-- DIRECTIVE 1 --
Repeat word for word the data rows below, starting with the line containing "Observed in this picture, arrange" and going on through the final row.

-- EXCERPT --
⟨
Under the regulations, which if approved would take effect this fall, the board would establish a set of skills and knowledge all students should attain, as well as assessments to measure student performance.

Districts would then develop strategic plans--which would have to be approved by the state board--outlining how they propose to enable students to acquire the learning outcomes. Students could then receive a diploma by demonstrating mastery on the outcomes, regardless of how many courses they took.

Robert E. Feir, the executive director of the board, said the proposal is aimed at shifting the state’s focus from regulating the process of education to setting goals for the outcomes of schooling.

“Our regulations are very precise with respect to the process schools should follow, without stating the expectations for student achievement,” Mr. Feir explained. “That gets in the way of people in schools teaching creatively, and using resources effectively.”

While several states have considered similar proposals, Pennsylvania would be the first to put such a system into effect statewide, according to Chris Pipho, the division director for state relations for the Education Commission of the States.

“This is a significant first step,” Mr. Pipho said.
⟩
Data records
⟨
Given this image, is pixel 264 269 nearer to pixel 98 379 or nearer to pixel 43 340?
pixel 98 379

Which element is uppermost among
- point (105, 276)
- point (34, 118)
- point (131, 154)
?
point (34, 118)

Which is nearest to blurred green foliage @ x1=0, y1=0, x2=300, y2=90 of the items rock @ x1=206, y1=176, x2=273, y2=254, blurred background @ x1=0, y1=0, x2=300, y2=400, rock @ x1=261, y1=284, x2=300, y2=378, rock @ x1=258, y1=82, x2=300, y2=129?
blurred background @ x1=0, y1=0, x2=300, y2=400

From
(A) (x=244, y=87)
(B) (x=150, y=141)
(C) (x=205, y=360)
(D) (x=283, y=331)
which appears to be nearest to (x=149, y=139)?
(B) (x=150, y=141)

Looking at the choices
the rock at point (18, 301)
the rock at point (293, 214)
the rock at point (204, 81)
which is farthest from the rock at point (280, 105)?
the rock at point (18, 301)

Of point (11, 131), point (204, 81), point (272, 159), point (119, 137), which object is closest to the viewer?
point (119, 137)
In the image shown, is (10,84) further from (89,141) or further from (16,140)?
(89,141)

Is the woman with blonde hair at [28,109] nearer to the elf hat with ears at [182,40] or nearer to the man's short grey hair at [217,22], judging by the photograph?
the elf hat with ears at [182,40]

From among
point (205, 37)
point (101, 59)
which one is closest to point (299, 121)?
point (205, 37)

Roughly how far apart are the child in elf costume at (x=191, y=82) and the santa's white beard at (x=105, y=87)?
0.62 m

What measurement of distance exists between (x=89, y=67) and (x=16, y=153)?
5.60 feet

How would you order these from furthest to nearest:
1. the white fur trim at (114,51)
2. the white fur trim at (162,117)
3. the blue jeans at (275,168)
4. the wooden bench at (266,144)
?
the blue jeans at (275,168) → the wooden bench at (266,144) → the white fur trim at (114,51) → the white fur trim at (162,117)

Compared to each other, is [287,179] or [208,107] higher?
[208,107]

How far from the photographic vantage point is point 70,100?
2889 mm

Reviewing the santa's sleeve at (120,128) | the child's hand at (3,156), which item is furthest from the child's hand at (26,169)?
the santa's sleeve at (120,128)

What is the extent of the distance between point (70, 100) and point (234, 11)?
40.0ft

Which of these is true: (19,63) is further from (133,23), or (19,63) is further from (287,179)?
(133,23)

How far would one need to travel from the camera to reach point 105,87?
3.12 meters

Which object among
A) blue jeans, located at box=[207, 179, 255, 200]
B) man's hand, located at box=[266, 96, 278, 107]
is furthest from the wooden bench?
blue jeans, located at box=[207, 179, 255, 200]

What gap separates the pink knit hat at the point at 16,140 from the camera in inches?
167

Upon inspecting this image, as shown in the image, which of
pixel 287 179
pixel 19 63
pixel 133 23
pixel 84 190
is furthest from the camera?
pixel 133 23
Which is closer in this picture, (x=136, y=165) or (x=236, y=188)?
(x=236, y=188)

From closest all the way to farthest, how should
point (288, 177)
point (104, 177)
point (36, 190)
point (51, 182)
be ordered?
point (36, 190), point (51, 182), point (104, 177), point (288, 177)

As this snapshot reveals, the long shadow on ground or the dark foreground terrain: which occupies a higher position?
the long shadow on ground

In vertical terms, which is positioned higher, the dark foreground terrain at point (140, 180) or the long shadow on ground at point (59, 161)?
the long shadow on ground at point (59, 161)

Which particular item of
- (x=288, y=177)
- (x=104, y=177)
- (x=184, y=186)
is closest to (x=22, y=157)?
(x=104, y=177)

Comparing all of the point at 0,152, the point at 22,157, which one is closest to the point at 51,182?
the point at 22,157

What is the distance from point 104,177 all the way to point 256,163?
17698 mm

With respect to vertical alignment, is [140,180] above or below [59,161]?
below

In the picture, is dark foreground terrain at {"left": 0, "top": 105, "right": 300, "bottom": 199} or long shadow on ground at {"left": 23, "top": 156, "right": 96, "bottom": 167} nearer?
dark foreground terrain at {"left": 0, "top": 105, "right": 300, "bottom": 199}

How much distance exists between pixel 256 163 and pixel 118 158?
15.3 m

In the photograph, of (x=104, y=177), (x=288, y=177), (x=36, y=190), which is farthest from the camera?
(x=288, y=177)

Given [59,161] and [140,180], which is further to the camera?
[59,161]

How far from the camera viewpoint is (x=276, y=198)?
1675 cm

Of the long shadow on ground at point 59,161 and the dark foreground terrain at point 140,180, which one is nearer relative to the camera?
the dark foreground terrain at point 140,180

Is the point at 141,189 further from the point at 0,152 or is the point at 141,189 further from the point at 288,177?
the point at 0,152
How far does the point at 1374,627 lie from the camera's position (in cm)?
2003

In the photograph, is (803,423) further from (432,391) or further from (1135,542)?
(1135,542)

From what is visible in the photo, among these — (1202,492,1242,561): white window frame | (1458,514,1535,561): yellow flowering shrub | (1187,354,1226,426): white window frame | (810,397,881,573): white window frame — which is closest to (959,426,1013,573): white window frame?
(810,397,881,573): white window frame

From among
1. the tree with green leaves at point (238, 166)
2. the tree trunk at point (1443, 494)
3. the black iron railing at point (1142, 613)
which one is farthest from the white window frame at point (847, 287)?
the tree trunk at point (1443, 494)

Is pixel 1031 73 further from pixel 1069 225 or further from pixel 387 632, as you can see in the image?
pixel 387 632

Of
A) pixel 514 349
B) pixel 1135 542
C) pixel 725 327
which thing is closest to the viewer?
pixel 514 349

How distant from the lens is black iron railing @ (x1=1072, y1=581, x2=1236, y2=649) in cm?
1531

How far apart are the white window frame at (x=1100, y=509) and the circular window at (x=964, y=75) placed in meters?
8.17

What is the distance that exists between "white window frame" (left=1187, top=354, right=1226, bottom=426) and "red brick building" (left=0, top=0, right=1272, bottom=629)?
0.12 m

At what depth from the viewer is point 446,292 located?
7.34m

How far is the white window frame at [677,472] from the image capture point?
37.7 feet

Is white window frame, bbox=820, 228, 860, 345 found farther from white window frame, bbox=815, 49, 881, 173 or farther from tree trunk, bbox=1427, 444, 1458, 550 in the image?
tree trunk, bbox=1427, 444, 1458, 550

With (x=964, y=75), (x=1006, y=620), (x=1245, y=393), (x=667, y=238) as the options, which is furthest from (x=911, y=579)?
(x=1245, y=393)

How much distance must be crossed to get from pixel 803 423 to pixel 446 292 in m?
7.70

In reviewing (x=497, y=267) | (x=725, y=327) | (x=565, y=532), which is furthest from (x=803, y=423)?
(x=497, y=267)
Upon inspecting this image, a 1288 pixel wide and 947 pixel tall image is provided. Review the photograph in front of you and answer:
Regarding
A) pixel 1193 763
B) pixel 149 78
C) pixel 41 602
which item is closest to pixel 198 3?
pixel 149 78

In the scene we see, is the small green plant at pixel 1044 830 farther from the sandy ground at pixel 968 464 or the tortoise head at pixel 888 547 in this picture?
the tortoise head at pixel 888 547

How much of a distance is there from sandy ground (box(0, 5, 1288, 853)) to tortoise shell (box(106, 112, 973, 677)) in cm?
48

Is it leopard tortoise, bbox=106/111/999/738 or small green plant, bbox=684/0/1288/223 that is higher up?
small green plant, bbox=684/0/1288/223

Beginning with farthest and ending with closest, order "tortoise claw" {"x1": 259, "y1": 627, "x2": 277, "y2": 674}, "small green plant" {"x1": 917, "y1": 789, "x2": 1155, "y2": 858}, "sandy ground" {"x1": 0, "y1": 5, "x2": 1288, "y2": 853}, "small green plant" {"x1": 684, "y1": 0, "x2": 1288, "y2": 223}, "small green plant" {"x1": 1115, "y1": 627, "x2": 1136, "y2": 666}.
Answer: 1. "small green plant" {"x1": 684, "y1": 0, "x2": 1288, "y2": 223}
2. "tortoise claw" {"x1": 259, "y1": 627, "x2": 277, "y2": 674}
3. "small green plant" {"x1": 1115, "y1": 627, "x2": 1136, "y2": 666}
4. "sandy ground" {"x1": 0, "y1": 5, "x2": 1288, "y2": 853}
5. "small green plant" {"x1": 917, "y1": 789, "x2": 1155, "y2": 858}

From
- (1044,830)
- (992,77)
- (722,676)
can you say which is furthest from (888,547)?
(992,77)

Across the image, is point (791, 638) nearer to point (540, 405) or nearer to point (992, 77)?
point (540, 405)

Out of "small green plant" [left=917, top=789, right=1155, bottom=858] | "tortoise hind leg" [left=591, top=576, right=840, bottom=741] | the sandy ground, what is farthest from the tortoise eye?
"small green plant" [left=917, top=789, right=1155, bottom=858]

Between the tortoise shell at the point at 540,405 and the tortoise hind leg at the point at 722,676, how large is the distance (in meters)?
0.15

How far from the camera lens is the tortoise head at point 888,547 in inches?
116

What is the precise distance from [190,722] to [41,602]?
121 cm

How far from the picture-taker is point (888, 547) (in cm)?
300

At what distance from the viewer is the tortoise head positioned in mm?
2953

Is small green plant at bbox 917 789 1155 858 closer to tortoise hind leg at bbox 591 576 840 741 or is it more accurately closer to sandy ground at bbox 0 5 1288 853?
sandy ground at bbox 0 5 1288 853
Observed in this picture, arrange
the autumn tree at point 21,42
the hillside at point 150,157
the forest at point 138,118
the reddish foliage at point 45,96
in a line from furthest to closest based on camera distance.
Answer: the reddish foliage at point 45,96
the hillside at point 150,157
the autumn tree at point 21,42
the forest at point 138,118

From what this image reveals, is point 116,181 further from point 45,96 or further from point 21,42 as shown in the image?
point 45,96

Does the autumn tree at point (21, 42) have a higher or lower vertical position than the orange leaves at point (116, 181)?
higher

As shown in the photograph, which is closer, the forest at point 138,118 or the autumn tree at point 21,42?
⟩
-- DIRECTIVE 2 --
Quote the passage on Pennsylvania's proposed education regulations word for word, starting with "Under the regulations, which" and going on through "courses they took.".

-- ANSWER 1 --
Observed in this picture, arrange
the autumn tree at point 21,42
the hillside at point 150,157
the forest at point 138,118
the reddish foliage at point 45,96
in a line from furthest to closest based on camera distance.
Answer: the reddish foliage at point 45,96
the hillside at point 150,157
the autumn tree at point 21,42
the forest at point 138,118

From what this image reveals, is point 116,181 further from point 45,96 or further from point 21,42 as shown in the image?
point 45,96

Does the autumn tree at point (21, 42) have a higher or lower vertical position than the orange leaves at point (116, 181)?
higher

As shown in the photograph, which is closer, the forest at point 138,118 or the autumn tree at point 21,42?

-- ANSWER 2 --
Under the regulations, which if approved would take effect this fall, the board would establish a set of skills and knowledge all students should attain, as well as assessments to measure student performance.

Districts would then develop strategic plans--which would have to be approved by the state board--outlining how they propose to enable students to acquire the learning outcomes. Students could then receive a diploma by demonstrating mastery on the outcomes, regardless of how many courses they took.